Design Messenger/Chat Application — HyperFace

Reference Answer

For a full example answer with detailed architecture diagrams and deep dives, see our Design Slack guide. The Slack guide covers real-time messaging architecture, WebSocket connection management, and presence tracking that directly apply to a Messenger-style chat application.

Also review the Message Queues, Caching, and Databases building blocks for background on durable message ingestion, session routing, and conversation storage.

Problem Statement

Design a messaging system like WhatsApp or Facebook Messenger that supports real-time 1:1 chat, message delivery status tracking, and user presence features at scale. Users expect instant delivery, correct ordering, accurate status indicators (sent, delivered, read), and seamless multi-device continuity, even with unreliable mobile networks.
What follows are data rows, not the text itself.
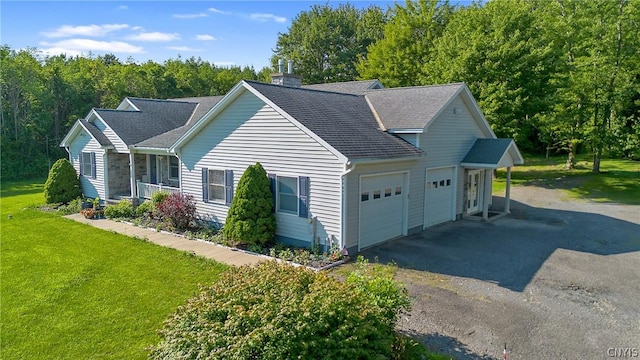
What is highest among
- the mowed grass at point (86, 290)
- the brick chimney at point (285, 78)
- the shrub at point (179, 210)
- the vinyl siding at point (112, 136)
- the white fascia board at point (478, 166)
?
the brick chimney at point (285, 78)

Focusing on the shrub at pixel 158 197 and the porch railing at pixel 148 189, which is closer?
the shrub at pixel 158 197

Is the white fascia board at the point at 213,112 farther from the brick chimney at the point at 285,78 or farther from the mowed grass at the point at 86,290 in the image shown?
the brick chimney at the point at 285,78

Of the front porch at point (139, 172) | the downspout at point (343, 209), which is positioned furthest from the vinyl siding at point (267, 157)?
the front porch at point (139, 172)

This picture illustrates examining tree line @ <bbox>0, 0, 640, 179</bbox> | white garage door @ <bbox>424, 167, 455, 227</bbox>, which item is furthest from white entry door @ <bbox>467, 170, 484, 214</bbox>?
tree line @ <bbox>0, 0, 640, 179</bbox>

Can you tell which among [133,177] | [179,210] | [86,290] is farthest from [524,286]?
[133,177]

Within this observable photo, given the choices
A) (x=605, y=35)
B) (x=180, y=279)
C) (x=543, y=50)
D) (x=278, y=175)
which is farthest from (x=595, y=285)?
(x=605, y=35)

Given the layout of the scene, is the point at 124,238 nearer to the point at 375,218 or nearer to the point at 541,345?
the point at 375,218
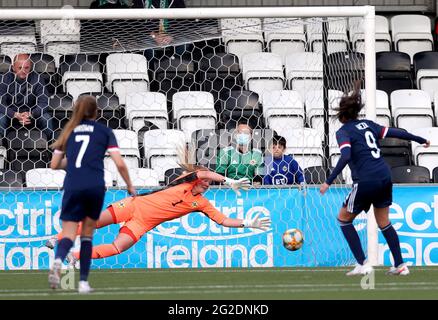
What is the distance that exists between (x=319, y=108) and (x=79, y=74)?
10.5 ft

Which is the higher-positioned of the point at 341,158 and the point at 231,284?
the point at 341,158

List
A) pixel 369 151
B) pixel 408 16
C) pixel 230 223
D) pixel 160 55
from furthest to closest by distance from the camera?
pixel 408 16
pixel 160 55
pixel 230 223
pixel 369 151

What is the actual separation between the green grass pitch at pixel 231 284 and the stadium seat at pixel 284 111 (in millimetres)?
2991

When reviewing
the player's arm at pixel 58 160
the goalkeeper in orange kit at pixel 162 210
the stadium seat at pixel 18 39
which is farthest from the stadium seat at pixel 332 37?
the player's arm at pixel 58 160

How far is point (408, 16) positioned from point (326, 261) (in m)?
6.52

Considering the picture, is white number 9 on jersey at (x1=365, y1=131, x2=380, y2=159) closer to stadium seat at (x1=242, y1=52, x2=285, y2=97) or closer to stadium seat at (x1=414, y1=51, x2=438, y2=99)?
stadium seat at (x1=242, y1=52, x2=285, y2=97)

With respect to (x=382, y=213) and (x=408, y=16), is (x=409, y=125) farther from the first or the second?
(x=382, y=213)

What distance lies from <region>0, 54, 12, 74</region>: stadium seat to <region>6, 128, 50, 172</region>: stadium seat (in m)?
1.09

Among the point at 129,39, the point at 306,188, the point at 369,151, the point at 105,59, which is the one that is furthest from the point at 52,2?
the point at 369,151

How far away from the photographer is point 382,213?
12.5m

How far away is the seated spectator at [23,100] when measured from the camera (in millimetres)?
15828

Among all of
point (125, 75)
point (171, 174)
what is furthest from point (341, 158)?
point (125, 75)

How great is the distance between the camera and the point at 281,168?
1559 centimetres

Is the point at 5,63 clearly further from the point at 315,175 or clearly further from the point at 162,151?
the point at 315,175
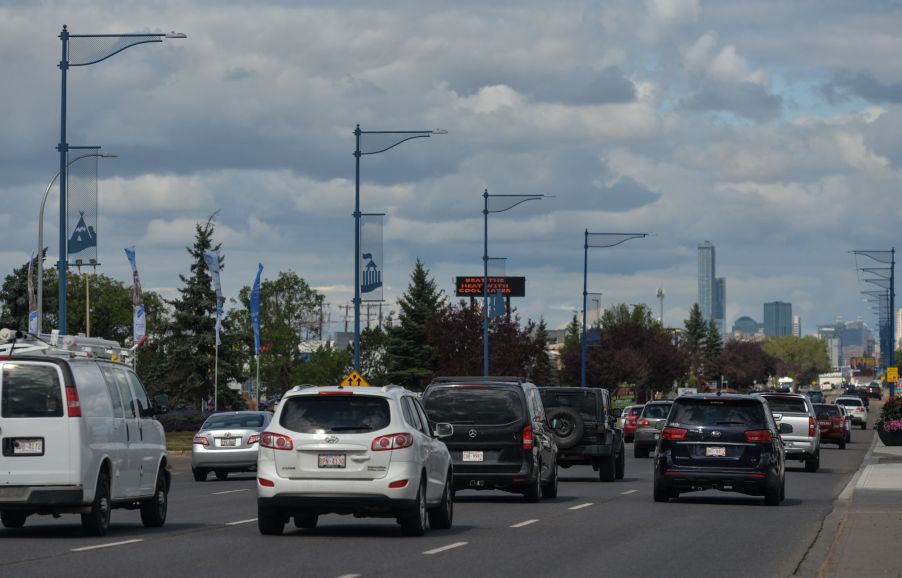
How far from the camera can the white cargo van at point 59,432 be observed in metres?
17.8

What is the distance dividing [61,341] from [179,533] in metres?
2.68

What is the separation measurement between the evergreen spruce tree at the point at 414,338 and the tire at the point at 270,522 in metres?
89.9

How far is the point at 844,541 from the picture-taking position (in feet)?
60.8

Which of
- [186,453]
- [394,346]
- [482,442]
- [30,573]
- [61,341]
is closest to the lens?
[30,573]

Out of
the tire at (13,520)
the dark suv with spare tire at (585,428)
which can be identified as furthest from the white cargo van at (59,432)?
the dark suv with spare tire at (585,428)

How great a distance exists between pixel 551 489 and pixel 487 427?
2.90m

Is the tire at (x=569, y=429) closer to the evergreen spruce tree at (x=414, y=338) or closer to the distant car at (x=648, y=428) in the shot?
the distant car at (x=648, y=428)

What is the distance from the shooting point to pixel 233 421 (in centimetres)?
3553

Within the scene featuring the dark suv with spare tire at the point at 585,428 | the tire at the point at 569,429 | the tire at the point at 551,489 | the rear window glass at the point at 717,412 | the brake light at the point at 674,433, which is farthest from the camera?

The system must handle billions of users exchanging tens of billions of messages daily with sub-200ms delivery latency. The core technical challenges are designing a low-latency, highly available message delivery pipeline with at-least-once semantics, handling fan-in and fan-out patterns for connection management, synchronizing conversation state across multiple devices per user, and building a scalable presence system. Interviewers probe your ability to translate ambiguous requirements into a robust architecture with principled tradeoffs and pragmatic scaling strategies.

Key Requirements

Functional

One-to-one messaging -- users can send text messages with near real-time delivery and clear sent, delivered, and read status indicators
Multi-device synchronization -- conversations and message states remain consistent across all of a user's active devices with catch-up sync
Offline messaging -- users can compose and queue messages when disconnected, with automatic delivery when connectivity returns
Presence indicators -- display whether contacts are currently online or show their last-seen timestamp

Non-Functional

Scalability -- support 2 billion monthly active users sending 100 billion messages per day with 3x peak-to-average traffic ratio
Reliability -- guarantee at-least-once delivery with no message loss; tolerate datacenter failures and network partitions
Latency -- deliver messages end-to-end in under 200ms for online users; presence updates propagate within 500ms
Consistency -- maintain strict message ordering within each conversation; eventual consistency acceptable for presence and read receipts

What Interviewers Focus On

Based on real interview experiences, these are the areas interviewers probe most deeply:

1. Message Delivery Pipeline and Ordering

Interviewers want to see how you ensure messages arrive in the correct order without duplicates, even when the network is unreliable and the sender has multiple devices.

Hints to consider:

Assign monotonically increasing sequence numbers per conversation so recipients can detect gaps and request missing messages
Use client-generated UUIDs as idempotency keys to deduplicate retries at the server without creating duplicate messages
Partition message queues by conversation ID to preserve per-conversation ordering while enabling parallel processing
Implement acknowledgment flows: sender-to-server (sent), server-to-recipient (delivered), and recipient-opened (read)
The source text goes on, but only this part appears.